Je viens d’apprendre, grâce à une publication du Mercure de France sur les réseaux sociaux, une nouvelle extrêmement réjouissante : Jean-Michel Maulpoix vient de recevoir le prix Goncourt de poésie Robert Sabatier 2022 pour l’ensemble de son œuvre.

Jean-Michel Maulpoix est né le 11 novembre 1952, jour d’armistice, à Montbéliard. Il grandit entre Vosges et Jura, avant de poursuivre de prestigieuses études supérieures à l’École Normale Supérieure. Il enseigne d’abord dans le secondaire, puis, notamment, à l’ENS, à l’Université de Nanterre et à la Sorbonne. Cette brillante carrière universitaire, marquée par la publication d’essais et de travaux critiques sur la notion de lyrisme qui ont fait date, s’est accompagnée de la parution de nombreux livres de poésie. Depuis Locturnes en 1978, Jean-Michel Maulpoix a publié au rythme d’un ouvrage tous les deux ou trois ans, parfois davantage. C’est cette œuvre poétique qui vient d’être saluée par le prix Goncourt. Une œuvre que je connais bien, puisque je lui ai consacré mes deux mémoires de Master, puis ma thèse de doctorat.
Ce qui m’a immédiatement séduit chez Jean-Michel Maulpoix ? Difficile à dire, tant c’est un ensemble. Disons que je me reconnaissais bien dans ses mots, dans sa langue, dans sa façon de peindre la condition claudicante de l’homme contemporain. Car Jean-Michel Maulpoix est bien de son temps. Le poète dit combien nous sommes désorientés, hagards, désabusés, voire désenchantés, puisque nous vivons désormais dans un monde sans dieux ni idéologies unanimes, tout en conservant le goût, voire le besoin, de quelque chose d’autre, d’un idéal, de ce bleu en nous et autour de nous. Nous voici donc, petits êtres ballottés par la vie, malmenés par le temps, engoncés dans notre quotidien, torturés par nos appétits, nos désirs, nos angoisses et notre peur de mourir. La poésie de Jean-Michel Maulpoix repose sur une interrogation que l’on pourra dire spirituelle, ou métaphysique, ou existentielle, et qui explique que l’oeuvre est de part en part traversée par une vive inquiétude. Dès lors, fréquemment, le poème dissone, grince, et fait entendre les couacs de notre inquiétude, en particulier dans Domaine public, qui fait état d’une grave crise, personnelle et universelle.

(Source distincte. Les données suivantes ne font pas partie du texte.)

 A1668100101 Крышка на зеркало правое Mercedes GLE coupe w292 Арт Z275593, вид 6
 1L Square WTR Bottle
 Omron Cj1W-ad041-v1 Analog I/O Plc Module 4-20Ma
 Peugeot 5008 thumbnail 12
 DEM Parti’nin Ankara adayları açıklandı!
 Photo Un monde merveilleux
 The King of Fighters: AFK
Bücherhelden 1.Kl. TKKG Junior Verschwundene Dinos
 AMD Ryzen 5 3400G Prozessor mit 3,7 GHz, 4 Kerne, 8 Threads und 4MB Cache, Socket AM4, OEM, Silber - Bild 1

Mais ce qui m’a précisément séduit chez Jean-Michel Maulpoix, c’est qu’il n’en reste pas au constat du malaise et de l’inquiétude. Il essaie, toujours, de se porter au-delà. Si le motif de la dissonance et de l’inquiétude est présent tout au long de l’oeuvre, une tension vers l’apaisement est tout aussi perceptible. Selon des modalités diverses selon le recueil considéré. Écrire, c’est pour Jean-Michel Maulpoix une tentative d’y voir plus clair, une façon de rechercher un « toucher juste », une quête obstinée d’apaisement. Et pour moi, cela est intimement lié à la forme même des poèmes, au choix de la prose et à la prédilection pour des phrases longues, amples, qui se lisent comme des périodes cicéroniennes : une façon de rechercher du continu par-delà les brisures de la vie, d’introduire du liant dans tout ce qui nous sépare trop souvent, d’utiliser peut-être la langue comme un baume sur nos plaies spirituelles. Une « basse continue ».

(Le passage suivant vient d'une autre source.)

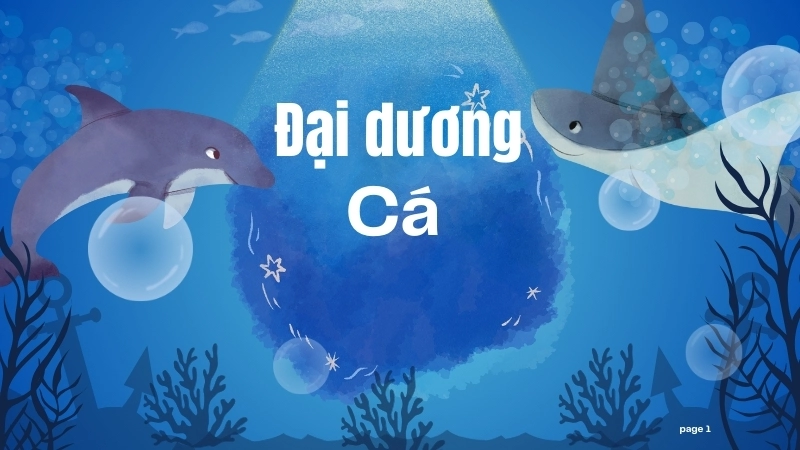Tuyển tập các loài cá cảnh được yêu thích nhất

Poète du bleu, de la mer, du ciel et de la neige, Jean-Michel Maulpoix a su trouver dans ces éléments la matière d’une poésie qui convient à notre temps. Nous, hommes du vingt-et-unième siècle, qui vivons dans un monde où les lendemains sont particulièrement incertains, nous avons besoin de cette poésie qui cherche à dépasser l’inquiétude et la dissonance.

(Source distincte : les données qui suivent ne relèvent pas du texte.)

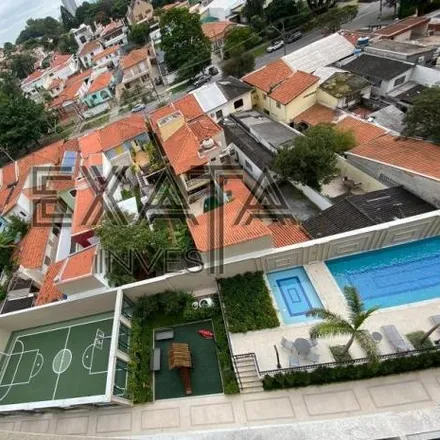 Buy this 2 bed apartment on Rua Cuevas in Alto da Lapa, São Paulo - SP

Alors je voudrais terminer en remerciant Jean-Michel Maulpoix. Il ne se doute peut-être pas de l’importance qu’il a eue dans ma vie. Ses livres m’accompagnent depuis près de quinze ans. Il m’a donné envie de me spécialiser dans la poésie contemporaine. Il m’a donné encore plus envie d’écrire à mon tour des poèmes. Il a été d’une très grande gentillesse, ayant accepté de me recevoir à Nanterre, puis de venir à Nice, le jour de la soutenance de ma thèse, pour me témoigner sa sympathie et pour offrir à l’assistance une lecture de ses poèmes. Oui, vraiment, merci.
Quand j’ai appris que JM Maulpoix avait reçu le prix Goncourt de poésie, je me suis dit : « voilà qui va faire plaisir à Gabriel Grossi « , et je m’en suis doublement réjoui!